Tags

, , , , ,

As Molesworth might have said in Down With Skool, ‘any fule kno’ that the impact the Romans have had on us is an unending list of civilising and culture enhancing benefits. Just take our roads as an example: they are long and straight, invariably lead to Rome, connect our major cultural centres, revolutionise industry and business growth and are directly responsible for the Highway Code and Motorway Service Stations.
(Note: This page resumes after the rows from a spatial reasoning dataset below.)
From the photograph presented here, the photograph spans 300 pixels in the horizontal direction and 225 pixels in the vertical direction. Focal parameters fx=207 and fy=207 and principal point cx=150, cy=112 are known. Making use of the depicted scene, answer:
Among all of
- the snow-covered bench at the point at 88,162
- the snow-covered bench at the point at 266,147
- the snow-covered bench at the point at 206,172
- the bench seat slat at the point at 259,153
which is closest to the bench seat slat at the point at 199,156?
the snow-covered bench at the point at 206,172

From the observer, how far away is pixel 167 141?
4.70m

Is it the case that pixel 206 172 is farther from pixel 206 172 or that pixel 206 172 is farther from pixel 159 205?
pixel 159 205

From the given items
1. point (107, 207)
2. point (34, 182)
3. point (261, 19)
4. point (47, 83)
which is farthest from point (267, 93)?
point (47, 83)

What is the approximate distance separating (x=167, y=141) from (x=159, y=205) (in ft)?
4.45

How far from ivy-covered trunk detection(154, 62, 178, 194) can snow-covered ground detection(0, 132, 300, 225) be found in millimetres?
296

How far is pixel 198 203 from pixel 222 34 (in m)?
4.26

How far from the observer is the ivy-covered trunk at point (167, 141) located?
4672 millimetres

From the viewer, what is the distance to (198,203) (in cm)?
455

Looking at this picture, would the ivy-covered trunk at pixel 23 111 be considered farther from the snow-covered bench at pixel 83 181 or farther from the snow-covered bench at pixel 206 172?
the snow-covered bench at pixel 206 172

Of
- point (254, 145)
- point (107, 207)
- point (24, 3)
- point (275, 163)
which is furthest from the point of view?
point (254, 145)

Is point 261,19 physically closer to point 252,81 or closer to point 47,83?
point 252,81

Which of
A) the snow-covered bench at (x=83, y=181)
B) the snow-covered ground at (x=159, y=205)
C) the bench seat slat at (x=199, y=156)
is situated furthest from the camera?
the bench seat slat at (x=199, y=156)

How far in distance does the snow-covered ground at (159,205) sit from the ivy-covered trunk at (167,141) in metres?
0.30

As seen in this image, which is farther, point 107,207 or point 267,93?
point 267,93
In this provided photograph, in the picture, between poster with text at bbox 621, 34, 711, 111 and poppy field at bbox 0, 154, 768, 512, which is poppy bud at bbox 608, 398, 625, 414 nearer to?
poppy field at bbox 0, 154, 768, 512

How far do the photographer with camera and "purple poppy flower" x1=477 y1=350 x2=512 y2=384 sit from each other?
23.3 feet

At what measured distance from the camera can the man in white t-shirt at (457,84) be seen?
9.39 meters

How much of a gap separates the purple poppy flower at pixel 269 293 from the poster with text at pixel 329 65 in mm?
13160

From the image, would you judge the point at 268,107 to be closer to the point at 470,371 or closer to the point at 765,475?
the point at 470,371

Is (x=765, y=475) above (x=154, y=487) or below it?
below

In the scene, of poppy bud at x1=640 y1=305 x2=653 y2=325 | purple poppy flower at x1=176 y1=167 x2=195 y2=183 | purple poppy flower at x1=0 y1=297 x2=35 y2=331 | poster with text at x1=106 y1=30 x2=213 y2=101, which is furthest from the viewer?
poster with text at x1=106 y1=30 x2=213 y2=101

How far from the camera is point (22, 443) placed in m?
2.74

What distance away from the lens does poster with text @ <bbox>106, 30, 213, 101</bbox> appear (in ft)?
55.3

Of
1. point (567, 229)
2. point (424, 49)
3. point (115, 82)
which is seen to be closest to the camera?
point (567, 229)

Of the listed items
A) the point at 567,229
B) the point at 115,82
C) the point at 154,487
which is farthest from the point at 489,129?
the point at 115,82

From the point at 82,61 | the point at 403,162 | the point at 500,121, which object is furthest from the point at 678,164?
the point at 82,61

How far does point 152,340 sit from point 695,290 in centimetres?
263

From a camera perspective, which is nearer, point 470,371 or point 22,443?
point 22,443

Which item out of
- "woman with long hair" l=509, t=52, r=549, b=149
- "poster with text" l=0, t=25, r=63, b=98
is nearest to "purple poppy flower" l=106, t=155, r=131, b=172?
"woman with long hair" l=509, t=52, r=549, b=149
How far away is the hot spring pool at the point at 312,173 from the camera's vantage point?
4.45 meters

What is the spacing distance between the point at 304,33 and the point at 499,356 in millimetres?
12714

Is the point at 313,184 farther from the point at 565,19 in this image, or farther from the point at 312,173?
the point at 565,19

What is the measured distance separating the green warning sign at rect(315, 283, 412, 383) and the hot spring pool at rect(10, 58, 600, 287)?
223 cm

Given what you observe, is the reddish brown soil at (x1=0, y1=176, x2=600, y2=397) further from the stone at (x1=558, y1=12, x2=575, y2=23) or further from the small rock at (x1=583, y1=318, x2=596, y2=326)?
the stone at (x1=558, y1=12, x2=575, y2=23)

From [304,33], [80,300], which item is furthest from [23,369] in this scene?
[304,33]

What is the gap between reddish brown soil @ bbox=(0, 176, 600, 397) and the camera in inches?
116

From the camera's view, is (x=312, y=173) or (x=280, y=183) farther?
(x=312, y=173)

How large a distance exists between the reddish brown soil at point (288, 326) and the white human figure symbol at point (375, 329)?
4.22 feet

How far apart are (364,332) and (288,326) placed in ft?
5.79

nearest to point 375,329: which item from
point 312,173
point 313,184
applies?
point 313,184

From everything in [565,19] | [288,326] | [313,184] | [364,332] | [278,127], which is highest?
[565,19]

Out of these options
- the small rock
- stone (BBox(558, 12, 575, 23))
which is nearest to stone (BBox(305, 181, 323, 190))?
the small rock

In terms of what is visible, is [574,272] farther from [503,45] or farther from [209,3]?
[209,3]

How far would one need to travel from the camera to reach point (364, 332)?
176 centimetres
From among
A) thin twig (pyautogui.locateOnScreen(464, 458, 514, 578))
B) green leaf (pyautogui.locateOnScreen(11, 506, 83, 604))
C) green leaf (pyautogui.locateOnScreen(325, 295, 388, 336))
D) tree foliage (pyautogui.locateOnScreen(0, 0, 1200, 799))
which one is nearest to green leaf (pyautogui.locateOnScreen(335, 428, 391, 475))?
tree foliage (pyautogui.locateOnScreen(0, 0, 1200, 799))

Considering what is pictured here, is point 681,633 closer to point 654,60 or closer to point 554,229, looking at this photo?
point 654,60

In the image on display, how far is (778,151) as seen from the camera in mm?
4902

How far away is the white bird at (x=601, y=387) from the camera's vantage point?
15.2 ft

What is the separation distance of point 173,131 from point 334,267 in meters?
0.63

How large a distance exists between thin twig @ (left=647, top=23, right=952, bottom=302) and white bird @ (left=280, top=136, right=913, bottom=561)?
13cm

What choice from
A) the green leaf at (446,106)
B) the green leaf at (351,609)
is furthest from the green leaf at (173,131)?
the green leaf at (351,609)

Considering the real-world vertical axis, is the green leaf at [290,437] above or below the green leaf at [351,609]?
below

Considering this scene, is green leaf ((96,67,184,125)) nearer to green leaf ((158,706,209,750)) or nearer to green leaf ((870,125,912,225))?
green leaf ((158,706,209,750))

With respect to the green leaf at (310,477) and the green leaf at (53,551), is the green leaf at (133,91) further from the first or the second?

The Arts, like any industry, have been blessed by the Roman approach to road building: so much so that we now regularly talk about arts and cultural infrastructure as if it were some kind of super cultural highway system.  That infrastructure creates the biggest cultural players, determines how they connect with each other, and sets the rules on who else gets to set out on the nations cultural highways. It has its own version of the Highway Code with qualifications, progression opportunities and rules of engagement to boot.  The concept of cultural infrastructure prioritises the importance of building based arts organisations, encourages the notion of entitlement and allows for small companies to tootle around housing estates like milk floats delivering their culture in bottles to grateful members of the public.

But what happens when the Romans leave town?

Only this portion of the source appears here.